→ PROBLEM DESCRIPTION: From the passage below on laser-produced X-ray sources, extract verbatim the portion starting with "Current medical imaging" and going on through "long radiation duration.".

→ PASSAGE PROVIDED:
*-*-*

Current medical imaging techniques typically employ standard X-ray tubes. However, such X-ray tubes can pose several limitations on image quality including large focal spot, broad spectral range, inadequate output and long radiation duration.
The diagnostic range of X-rays in medicine typically requires energies from 10-100 keV. A major problem with typical current X-ray emission techniques in medicine is the broadband energy spectrum that contributes to patient dose while not improving the resulting image.
The interaction of a short-pulse, ultra-intense laser with a solid produces hot, dense plasmas, referred to as laser produced plasmas (LPPs). Heating of the target ionizes the surface layer resulting in suprathermal electrons. Some of these electrons are accelerated forward and penetrate into the unperturbed portion of the target. The resulting K-shell ionization leads to the emission of K-alpha X-rays.
While x-ray energy depends on the target material, total X-ray yield and energy spectrum are influenced by laser intensity, contrast and pulse duration as well as target thickness and geometry. LPP X-rays sources typically have a small source size due to the rapid heating of the target. Furthermore, the, typically, picosecond duration of the X-ray emission coupled with a high repetition rate laser can produce a high fluence of X-rays in a very short period of time.
Metal covered targets are used in some high energy physics applications, such as inertial confinement fusion. In some cases, such targets are shot with a laser in order to generate plasmas or high energy radiation.

*-*-*

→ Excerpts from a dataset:
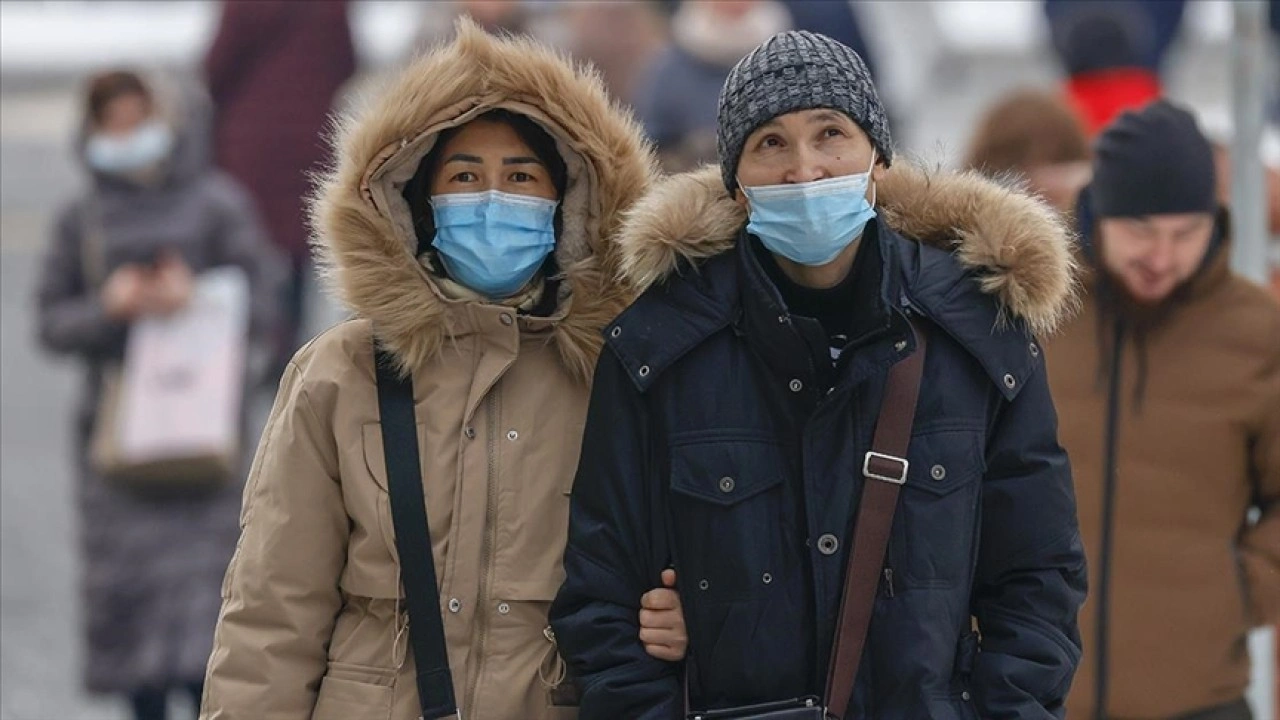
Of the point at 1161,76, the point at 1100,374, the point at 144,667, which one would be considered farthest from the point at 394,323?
the point at 1161,76

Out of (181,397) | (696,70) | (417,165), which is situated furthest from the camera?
(696,70)

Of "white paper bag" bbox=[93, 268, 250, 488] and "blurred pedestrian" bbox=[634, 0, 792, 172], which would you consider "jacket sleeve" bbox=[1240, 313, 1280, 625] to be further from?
"blurred pedestrian" bbox=[634, 0, 792, 172]

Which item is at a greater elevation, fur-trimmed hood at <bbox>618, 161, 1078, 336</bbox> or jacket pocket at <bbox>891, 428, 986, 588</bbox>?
fur-trimmed hood at <bbox>618, 161, 1078, 336</bbox>

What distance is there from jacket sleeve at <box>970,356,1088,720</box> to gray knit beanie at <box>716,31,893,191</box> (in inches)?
20.1

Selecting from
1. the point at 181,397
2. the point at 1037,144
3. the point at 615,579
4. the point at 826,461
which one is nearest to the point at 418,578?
the point at 615,579

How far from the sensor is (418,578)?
4227 mm

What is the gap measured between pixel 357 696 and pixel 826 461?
2.92 ft

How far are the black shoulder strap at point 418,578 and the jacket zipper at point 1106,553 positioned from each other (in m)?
1.87

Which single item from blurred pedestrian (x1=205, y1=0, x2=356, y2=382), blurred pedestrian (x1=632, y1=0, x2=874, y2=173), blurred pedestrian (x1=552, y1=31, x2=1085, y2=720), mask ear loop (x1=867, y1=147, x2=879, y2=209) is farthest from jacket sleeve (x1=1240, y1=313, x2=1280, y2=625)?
blurred pedestrian (x1=205, y1=0, x2=356, y2=382)

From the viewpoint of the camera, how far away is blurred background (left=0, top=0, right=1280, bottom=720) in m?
8.55

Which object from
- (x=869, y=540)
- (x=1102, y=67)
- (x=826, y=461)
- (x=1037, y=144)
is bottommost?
(x=869, y=540)

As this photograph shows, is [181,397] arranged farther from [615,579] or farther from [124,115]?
[615,579]

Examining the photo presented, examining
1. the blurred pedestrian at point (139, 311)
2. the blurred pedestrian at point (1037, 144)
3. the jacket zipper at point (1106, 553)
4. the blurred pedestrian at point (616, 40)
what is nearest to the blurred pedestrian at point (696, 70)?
the blurred pedestrian at point (616, 40)

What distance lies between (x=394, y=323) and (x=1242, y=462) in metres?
2.08
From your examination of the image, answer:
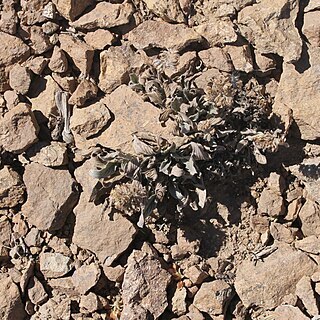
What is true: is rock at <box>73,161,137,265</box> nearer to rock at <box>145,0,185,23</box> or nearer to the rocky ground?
the rocky ground

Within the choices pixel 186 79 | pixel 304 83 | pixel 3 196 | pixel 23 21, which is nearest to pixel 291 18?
pixel 304 83

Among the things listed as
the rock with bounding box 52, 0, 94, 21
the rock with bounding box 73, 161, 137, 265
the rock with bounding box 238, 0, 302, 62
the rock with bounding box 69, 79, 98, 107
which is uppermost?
the rock with bounding box 52, 0, 94, 21

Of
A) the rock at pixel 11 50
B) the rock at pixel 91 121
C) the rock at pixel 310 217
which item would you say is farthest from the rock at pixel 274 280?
the rock at pixel 11 50

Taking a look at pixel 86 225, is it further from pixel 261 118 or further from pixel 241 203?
pixel 261 118

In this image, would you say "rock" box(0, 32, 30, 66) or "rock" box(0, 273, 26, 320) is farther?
"rock" box(0, 32, 30, 66)

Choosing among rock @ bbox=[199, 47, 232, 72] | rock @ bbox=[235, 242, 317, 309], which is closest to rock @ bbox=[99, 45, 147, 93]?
rock @ bbox=[199, 47, 232, 72]

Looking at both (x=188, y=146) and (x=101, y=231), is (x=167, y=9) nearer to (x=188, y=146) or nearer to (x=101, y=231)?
(x=188, y=146)

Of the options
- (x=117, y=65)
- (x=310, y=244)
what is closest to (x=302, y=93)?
(x=310, y=244)
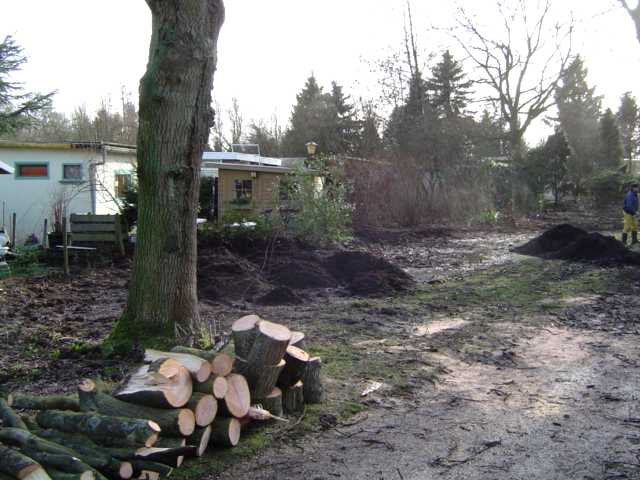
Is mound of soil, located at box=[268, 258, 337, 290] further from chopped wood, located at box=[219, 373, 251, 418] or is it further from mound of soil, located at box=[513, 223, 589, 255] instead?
mound of soil, located at box=[513, 223, 589, 255]

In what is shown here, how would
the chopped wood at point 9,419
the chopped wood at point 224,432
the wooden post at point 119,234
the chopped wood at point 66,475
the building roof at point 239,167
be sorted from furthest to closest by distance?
the building roof at point 239,167, the wooden post at point 119,234, the chopped wood at point 224,432, the chopped wood at point 9,419, the chopped wood at point 66,475

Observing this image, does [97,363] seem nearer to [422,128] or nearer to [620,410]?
[620,410]

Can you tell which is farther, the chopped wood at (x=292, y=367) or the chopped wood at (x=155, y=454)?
the chopped wood at (x=292, y=367)

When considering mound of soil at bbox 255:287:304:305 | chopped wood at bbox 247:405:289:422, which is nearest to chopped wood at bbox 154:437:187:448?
chopped wood at bbox 247:405:289:422

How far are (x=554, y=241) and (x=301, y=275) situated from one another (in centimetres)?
907

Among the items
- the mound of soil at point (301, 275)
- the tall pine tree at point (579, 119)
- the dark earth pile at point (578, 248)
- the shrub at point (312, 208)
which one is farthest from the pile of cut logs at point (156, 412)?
the tall pine tree at point (579, 119)

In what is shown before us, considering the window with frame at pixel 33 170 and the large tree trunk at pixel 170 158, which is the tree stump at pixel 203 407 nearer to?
the large tree trunk at pixel 170 158

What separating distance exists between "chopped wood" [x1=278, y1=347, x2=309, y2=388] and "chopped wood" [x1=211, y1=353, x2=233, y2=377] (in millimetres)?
647

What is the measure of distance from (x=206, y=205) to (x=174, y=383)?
21226 millimetres

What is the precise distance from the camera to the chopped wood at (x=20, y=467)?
9.82 feet

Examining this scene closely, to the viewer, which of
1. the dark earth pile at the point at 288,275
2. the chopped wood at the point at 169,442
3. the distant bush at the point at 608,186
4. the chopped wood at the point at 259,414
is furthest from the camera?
the distant bush at the point at 608,186

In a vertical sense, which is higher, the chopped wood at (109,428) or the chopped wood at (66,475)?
the chopped wood at (109,428)

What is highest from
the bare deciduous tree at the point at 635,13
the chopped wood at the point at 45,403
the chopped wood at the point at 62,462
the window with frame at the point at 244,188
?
the bare deciduous tree at the point at 635,13

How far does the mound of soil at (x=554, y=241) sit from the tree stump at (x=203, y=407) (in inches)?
580
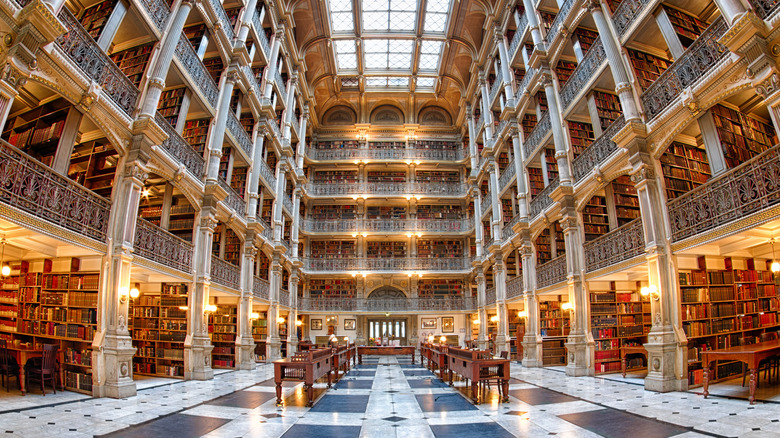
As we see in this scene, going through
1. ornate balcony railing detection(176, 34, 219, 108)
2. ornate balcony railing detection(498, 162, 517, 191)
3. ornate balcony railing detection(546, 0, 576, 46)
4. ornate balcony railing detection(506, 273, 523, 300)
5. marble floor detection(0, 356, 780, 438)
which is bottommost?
marble floor detection(0, 356, 780, 438)

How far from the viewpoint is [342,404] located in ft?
20.9

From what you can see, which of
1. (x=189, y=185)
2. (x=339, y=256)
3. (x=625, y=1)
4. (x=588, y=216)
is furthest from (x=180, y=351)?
(x=339, y=256)

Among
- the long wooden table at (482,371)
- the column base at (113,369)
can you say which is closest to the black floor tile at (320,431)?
the long wooden table at (482,371)

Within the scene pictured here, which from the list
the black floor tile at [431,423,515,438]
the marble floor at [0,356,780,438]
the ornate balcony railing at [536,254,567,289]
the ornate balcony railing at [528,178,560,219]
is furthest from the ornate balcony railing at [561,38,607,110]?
the black floor tile at [431,423,515,438]

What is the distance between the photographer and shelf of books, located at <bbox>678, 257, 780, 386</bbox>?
7484 millimetres

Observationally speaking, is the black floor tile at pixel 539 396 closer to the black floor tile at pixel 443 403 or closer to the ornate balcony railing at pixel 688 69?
the black floor tile at pixel 443 403

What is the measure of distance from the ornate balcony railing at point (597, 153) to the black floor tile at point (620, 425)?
5521 millimetres

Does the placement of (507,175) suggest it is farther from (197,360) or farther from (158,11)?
(158,11)

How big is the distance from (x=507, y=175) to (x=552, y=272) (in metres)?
5.13

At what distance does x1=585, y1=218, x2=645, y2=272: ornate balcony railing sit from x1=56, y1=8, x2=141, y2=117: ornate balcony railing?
952 cm

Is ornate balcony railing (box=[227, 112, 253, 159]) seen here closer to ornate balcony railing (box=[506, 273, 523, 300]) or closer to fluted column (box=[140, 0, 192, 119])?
fluted column (box=[140, 0, 192, 119])

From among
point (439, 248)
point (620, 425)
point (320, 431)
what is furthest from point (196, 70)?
point (439, 248)

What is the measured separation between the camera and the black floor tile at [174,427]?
4414 millimetres

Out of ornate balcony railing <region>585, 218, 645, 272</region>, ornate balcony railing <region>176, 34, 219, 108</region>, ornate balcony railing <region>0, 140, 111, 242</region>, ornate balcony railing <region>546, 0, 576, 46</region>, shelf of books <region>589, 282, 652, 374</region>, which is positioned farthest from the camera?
ornate balcony railing <region>546, 0, 576, 46</region>
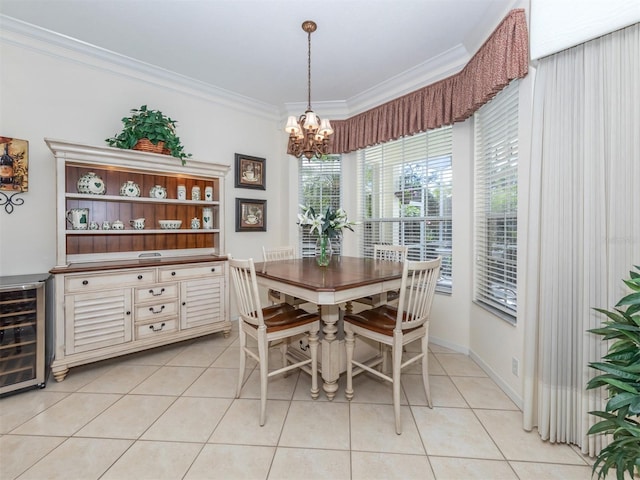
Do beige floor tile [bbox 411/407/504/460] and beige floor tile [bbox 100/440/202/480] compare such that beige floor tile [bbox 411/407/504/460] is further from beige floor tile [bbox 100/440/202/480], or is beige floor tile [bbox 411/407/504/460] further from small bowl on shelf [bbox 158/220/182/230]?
small bowl on shelf [bbox 158/220/182/230]

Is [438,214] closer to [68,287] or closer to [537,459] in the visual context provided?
[537,459]

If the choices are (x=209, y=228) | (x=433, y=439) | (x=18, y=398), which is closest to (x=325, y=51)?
(x=209, y=228)

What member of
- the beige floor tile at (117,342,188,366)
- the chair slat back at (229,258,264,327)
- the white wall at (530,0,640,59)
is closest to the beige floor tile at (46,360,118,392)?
the beige floor tile at (117,342,188,366)

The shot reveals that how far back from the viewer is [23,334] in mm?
2168

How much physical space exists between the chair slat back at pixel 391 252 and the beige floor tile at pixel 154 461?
2232 mm

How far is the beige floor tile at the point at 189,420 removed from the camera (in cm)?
173

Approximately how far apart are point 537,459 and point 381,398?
0.92 meters

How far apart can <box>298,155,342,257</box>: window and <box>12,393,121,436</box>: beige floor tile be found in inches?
103

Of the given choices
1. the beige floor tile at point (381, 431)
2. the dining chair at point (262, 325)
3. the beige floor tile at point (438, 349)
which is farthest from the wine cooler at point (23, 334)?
the beige floor tile at point (438, 349)

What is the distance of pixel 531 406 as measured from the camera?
1749 mm

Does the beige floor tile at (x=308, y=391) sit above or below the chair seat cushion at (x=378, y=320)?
below

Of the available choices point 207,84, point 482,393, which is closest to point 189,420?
point 482,393

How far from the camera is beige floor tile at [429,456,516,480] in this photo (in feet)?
4.72

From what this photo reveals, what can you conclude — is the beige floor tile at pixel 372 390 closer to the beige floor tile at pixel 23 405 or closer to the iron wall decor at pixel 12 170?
the beige floor tile at pixel 23 405
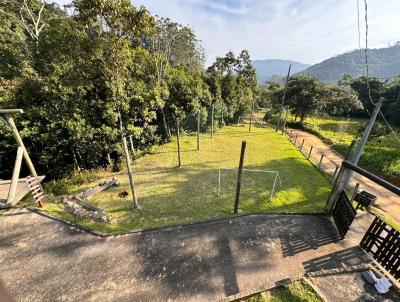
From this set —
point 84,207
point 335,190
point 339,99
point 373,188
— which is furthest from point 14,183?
point 339,99

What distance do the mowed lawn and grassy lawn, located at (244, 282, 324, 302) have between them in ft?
10.2

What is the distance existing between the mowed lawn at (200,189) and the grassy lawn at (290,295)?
3099 mm

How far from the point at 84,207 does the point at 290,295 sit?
24.1 ft

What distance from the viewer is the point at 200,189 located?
994 centimetres

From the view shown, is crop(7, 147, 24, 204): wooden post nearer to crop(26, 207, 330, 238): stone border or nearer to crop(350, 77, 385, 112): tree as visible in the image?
crop(26, 207, 330, 238): stone border

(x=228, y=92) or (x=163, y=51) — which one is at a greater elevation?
(x=163, y=51)

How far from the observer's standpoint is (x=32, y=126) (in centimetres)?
1024

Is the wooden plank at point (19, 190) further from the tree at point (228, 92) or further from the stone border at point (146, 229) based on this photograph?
the tree at point (228, 92)

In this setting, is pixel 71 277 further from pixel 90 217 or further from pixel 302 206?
pixel 302 206

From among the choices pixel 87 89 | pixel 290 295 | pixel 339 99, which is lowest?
pixel 290 295

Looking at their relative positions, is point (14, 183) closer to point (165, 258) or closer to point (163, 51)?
point (165, 258)

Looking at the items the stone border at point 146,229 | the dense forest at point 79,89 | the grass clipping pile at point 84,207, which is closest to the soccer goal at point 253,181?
the stone border at point 146,229

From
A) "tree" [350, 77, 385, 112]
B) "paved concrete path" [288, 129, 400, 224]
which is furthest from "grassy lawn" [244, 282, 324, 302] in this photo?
"tree" [350, 77, 385, 112]

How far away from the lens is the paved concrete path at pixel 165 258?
510cm
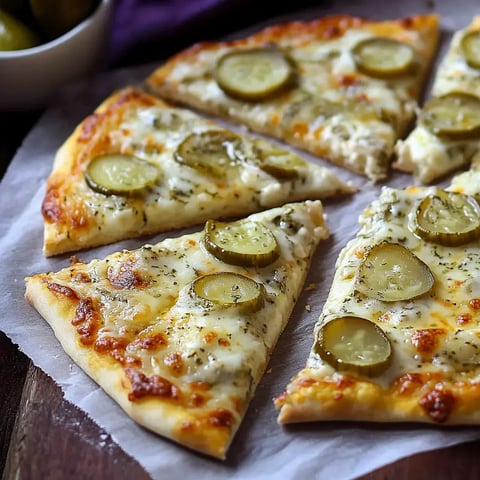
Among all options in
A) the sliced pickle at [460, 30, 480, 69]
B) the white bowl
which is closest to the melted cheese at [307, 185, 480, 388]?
the sliced pickle at [460, 30, 480, 69]

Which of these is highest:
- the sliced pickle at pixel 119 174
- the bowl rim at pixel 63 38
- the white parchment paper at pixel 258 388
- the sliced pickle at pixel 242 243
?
the bowl rim at pixel 63 38

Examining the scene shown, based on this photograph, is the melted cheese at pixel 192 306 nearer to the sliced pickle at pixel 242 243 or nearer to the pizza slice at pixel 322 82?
the sliced pickle at pixel 242 243

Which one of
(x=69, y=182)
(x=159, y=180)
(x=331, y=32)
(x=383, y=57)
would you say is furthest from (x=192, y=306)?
(x=331, y=32)

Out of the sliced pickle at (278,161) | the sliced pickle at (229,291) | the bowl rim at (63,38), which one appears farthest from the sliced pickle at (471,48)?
the sliced pickle at (229,291)

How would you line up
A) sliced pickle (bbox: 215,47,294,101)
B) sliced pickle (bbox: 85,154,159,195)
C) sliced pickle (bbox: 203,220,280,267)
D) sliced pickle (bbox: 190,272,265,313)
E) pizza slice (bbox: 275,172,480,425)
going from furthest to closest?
sliced pickle (bbox: 215,47,294,101) < sliced pickle (bbox: 85,154,159,195) < sliced pickle (bbox: 203,220,280,267) < sliced pickle (bbox: 190,272,265,313) < pizza slice (bbox: 275,172,480,425)

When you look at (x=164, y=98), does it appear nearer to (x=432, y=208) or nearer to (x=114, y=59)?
(x=114, y=59)

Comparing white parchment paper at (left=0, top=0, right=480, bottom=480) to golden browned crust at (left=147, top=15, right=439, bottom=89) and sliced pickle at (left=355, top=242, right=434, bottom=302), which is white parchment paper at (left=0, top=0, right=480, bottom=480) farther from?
golden browned crust at (left=147, top=15, right=439, bottom=89)
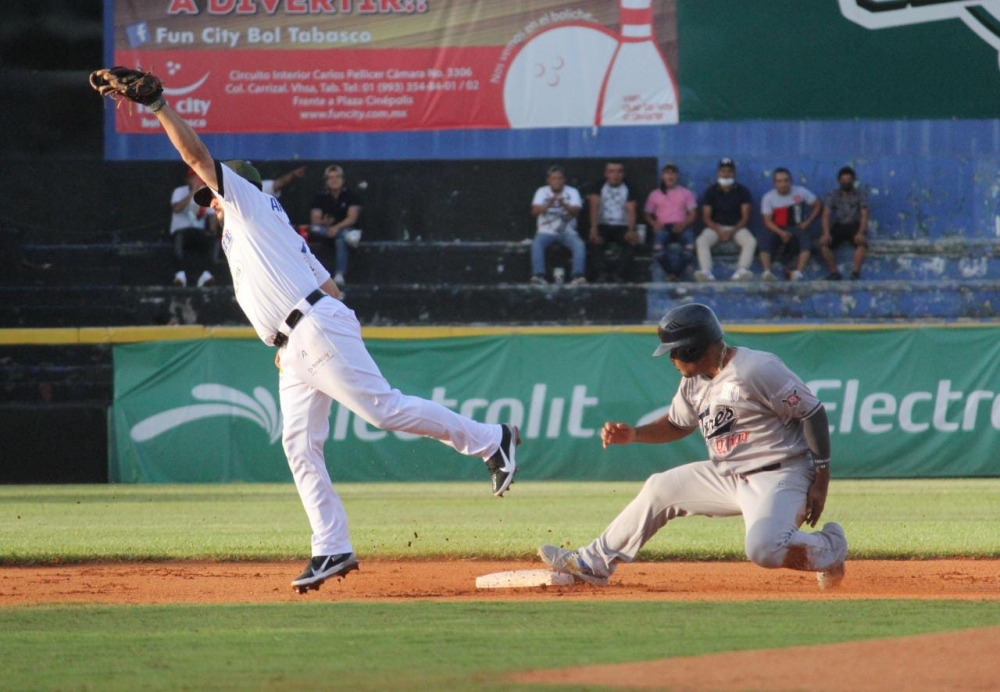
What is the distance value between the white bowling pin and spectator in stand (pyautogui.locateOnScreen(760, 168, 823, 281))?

*-*-*

→ ANSWER SECTION:
Current medical imaging techniques typically employ standard X-ray tubes. However, such X-ray tubes can pose several limitations on image quality including large focal spot, broad spectral range, inadequate output and long radiation duration.